FAR 16.203—Fixed-price contracts with economic price adjustment.
Contents
- 16.203-1
Description.
FAR 16.203-1 explains what a fixed-price contract with economic price adjustment (EPA) is and how it works in practice. It covers the basic concept of upward and downward price revision when specified contingencies occur, and it identifies the three recognized EPA methods: adjustments based on established prices, adjustments based on actual labor or material costs experienced by the contractor, and adjustments based on identified cost indexes or standards for labor or material. The section also explains that this contract type can be combined with award-fee incentives and performance or delivery incentives, so long as the award fee or incentive is based solely on factors other than cost. Its purpose is to give contracting officers a way to manage price risk in volatile markets while preserving the fixed-price structure, and to tell contractors exactly what price-change mechanism will apply if the contract includes an EPA clause. In practice, this section matters because it affects how offerors price risk, how the government protects itself from market swings, and how contract terms must be written to avoid disputes over when and how the price may change.
- 16.203-2
Application.
FAR 16.203-2 explains when a fixed-price contract with economic price adjustment (EPA) is appropriate and how the contracting officer should set up the adjustment basis. It covers the core conditions for using EPA clauses: serious doubt about the stability of market or labor conditions over an extended performance period, and the ability to identify contingencies separately instead of burying them in the contract price. It also distinguishes between price adjustments tied to established prices and those tied to labor and material costs, limiting each to the types of contingencies they are meant to address.
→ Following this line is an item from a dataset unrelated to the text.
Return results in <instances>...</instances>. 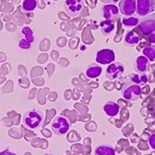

The section points readers to the sealed bidding rule at FAR 14.408-4 when EPA is used in sealed bid acquisitions. It further addresses how the contracting officer must establish the base level for adjustment without duplicating contingency allowances, and it requires adequate data—and possibly verification—when certified cost or pricing data are not required. In practice, this section is about preventing unfair risk shifting, avoiding double counting in pricing, and making sure EPA clauses are supported by a defensible baseline and reliable data.
- 16.203-3
Limitations.
FAR 16.203-3 sets the threshold for when a fixed-price contract with economic price adjustment (EPA) may be used. It covers two specific justifications: protecting both the contractor and the Government from significant fluctuations in labor or material costs, and allowing price adjustment when the contractor’s established prices change. The section is a limitation, not an authorization by itself, so the contracting officer must make an affirmative determination before using this contract type. In practice, this means EPA clauses are reserved for situations where price volatility or changing catalog/market pricing makes a firm fixed price impractical or unfair over the life of the contract. The rule helps balance price stability with fairness and risk allocation, while preventing routine use of EPA where ordinary fixed-price contracting would be more appropriate.
- 16.203-4
Contract clauses.
FAR 16.203-4 explains when contracting officers must or should include economic price adjustment (EPA) clauses in negotiated fixed-price solicitations and contracts, and which clause to use depending on the type of supply or pricing basis. It covers four EPA approaches: standard supplies priced from established catalog or market prices, semistandard supplies priced by reference to nearly equivalent standard items, labor-and-material cost adjustments based on actual cost changes, and adjustments based on labor or material cost indexes. The section also addresses when an agency-prescribed clause may replace the FAR-prescribed clause, when the contracting officer must document catalog/list prices and trade discounts, when the parties must agree in writing on the items covered, and when higher aggregate increase limits may be approved. In practice, this section is about allocating inflation and market-risk fairly between the Government and contractor in long-duration or price-sensitive fixed-price contracts. It matters because the wrong clause, missing documentation, or an incomplete schedule can make price adjustments unenforceable, create disputes, or shift risk in ways the parties did not intend.